> Instructions for the task: Identify every line in the records below that contains the word "site", and reproduce each one.
** Study material follows **
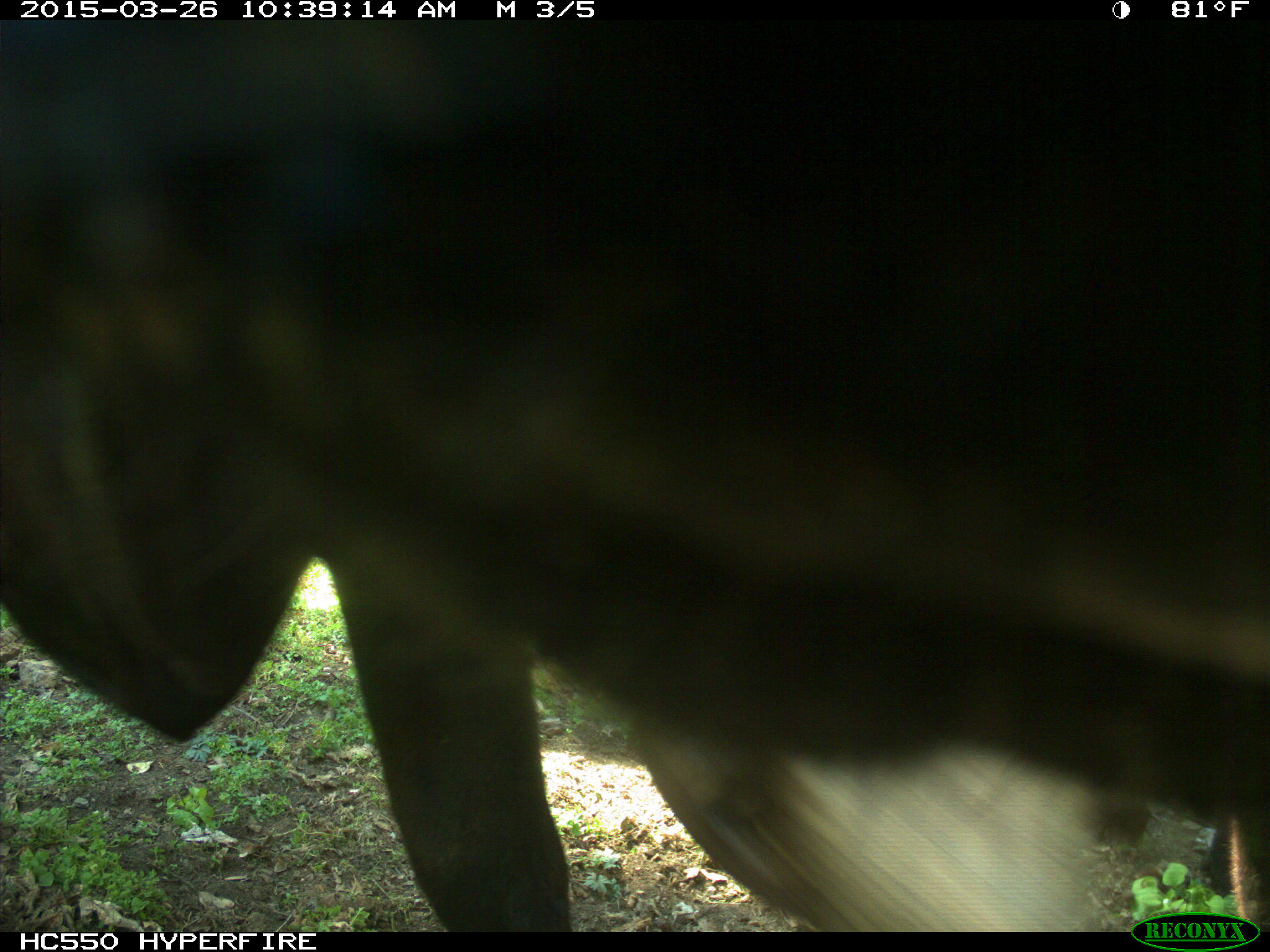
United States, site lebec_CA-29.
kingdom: Animalia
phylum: Chordata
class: Mammalia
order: Artiodactyla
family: Bovidae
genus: Bos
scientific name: Bos taurus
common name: domestic cow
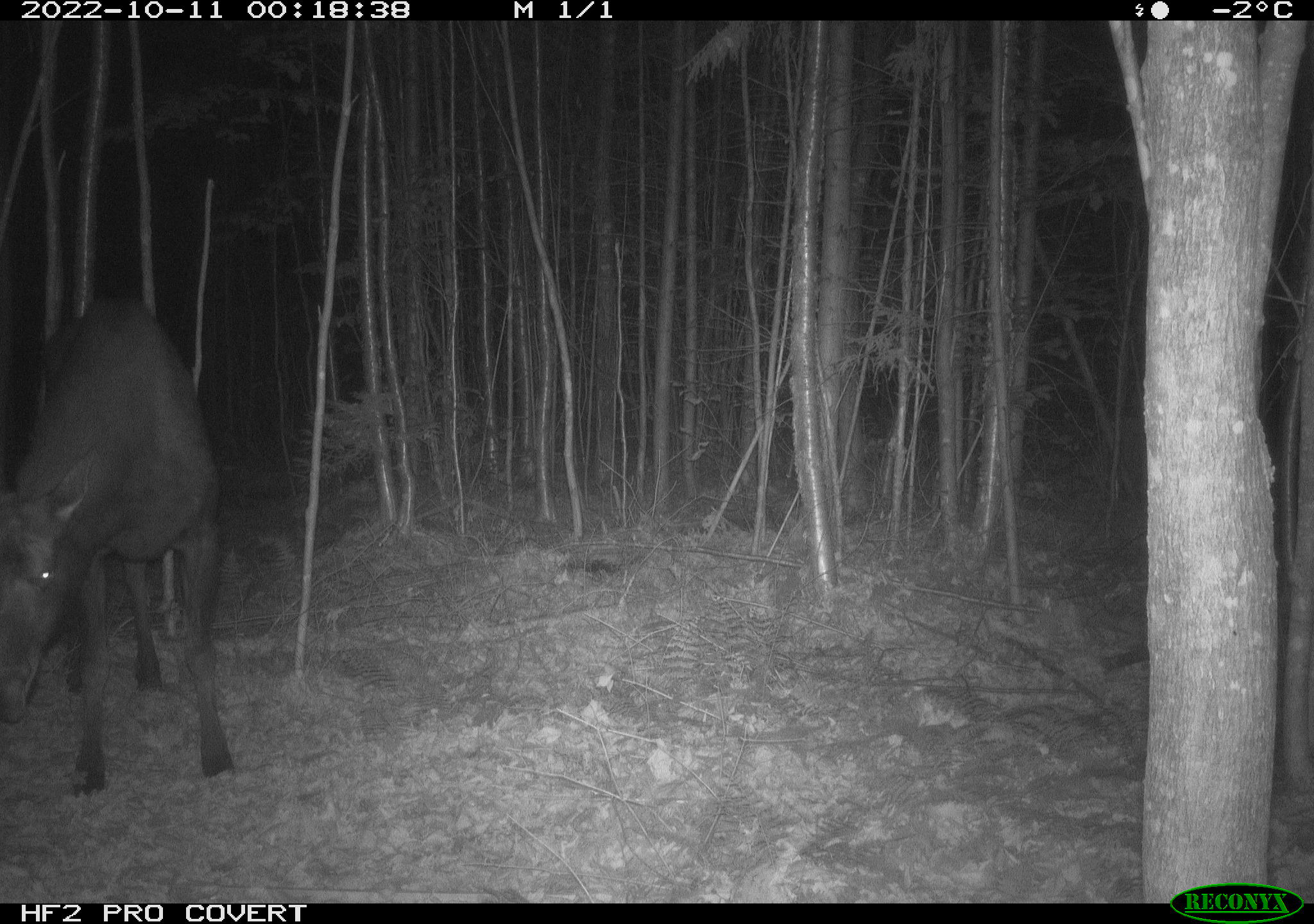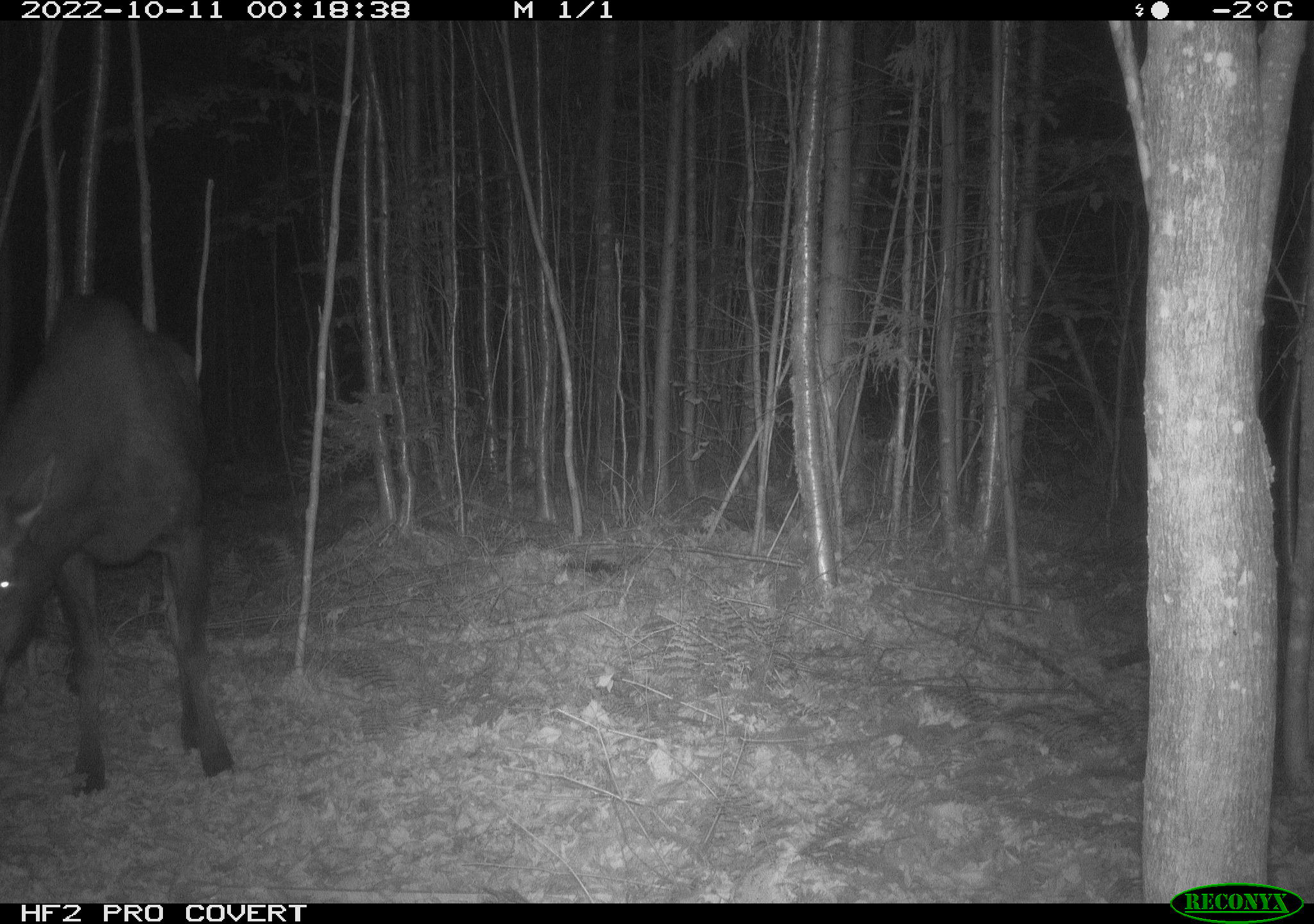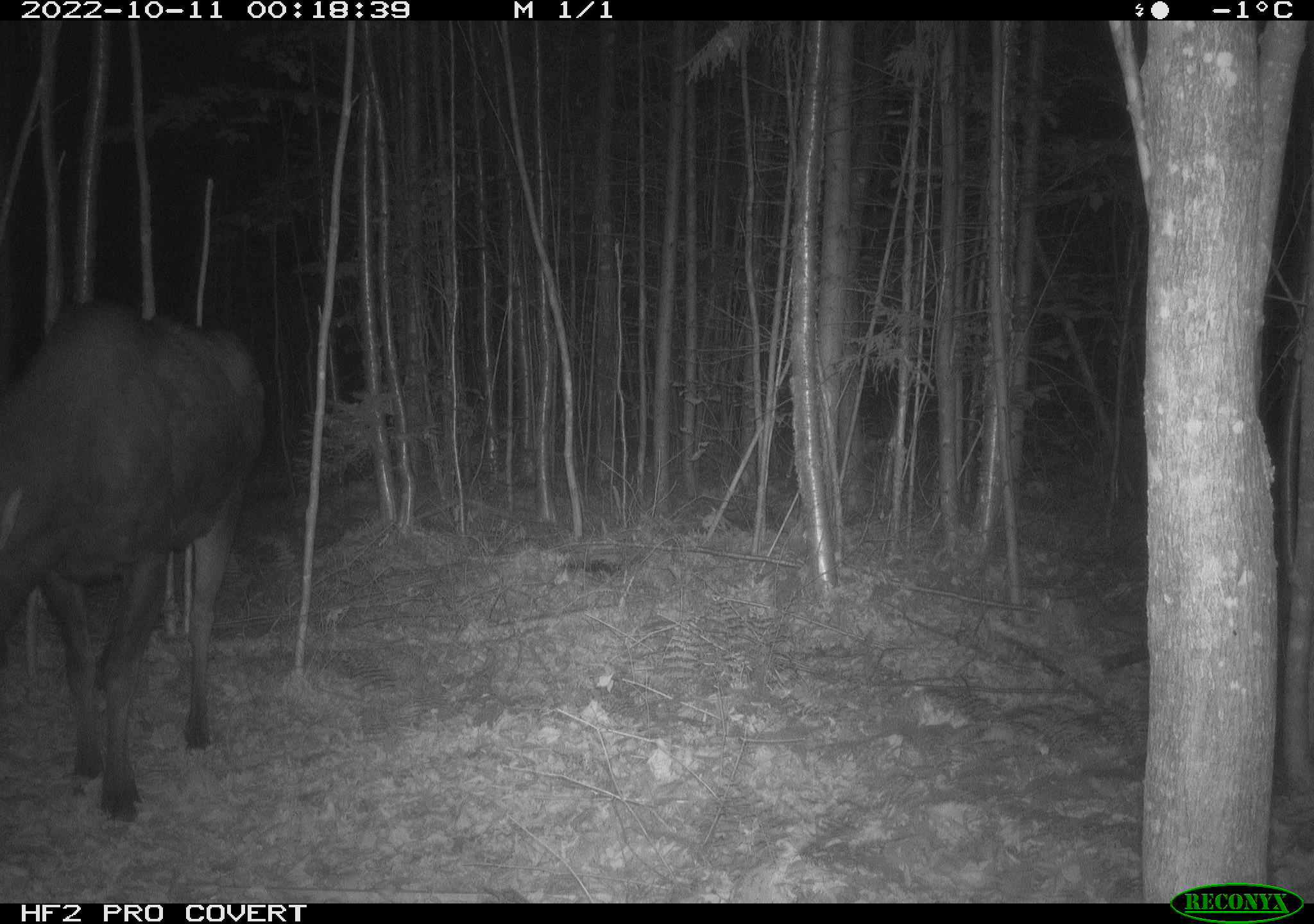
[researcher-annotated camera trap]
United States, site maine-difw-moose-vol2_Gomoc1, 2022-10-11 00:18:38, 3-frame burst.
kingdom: Animalia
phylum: Chordata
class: Mammalia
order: Artiodactyla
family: Cervidae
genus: Alces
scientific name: Alces alces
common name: moose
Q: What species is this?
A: Moose (Alces alces).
** End of Study material **
> Worked solution:
United States, site lebec_CA-29.
United States, site maine-difw-moose-vol2_Gomoc1, 2022-10-11 00:18:38, 3-frame burst.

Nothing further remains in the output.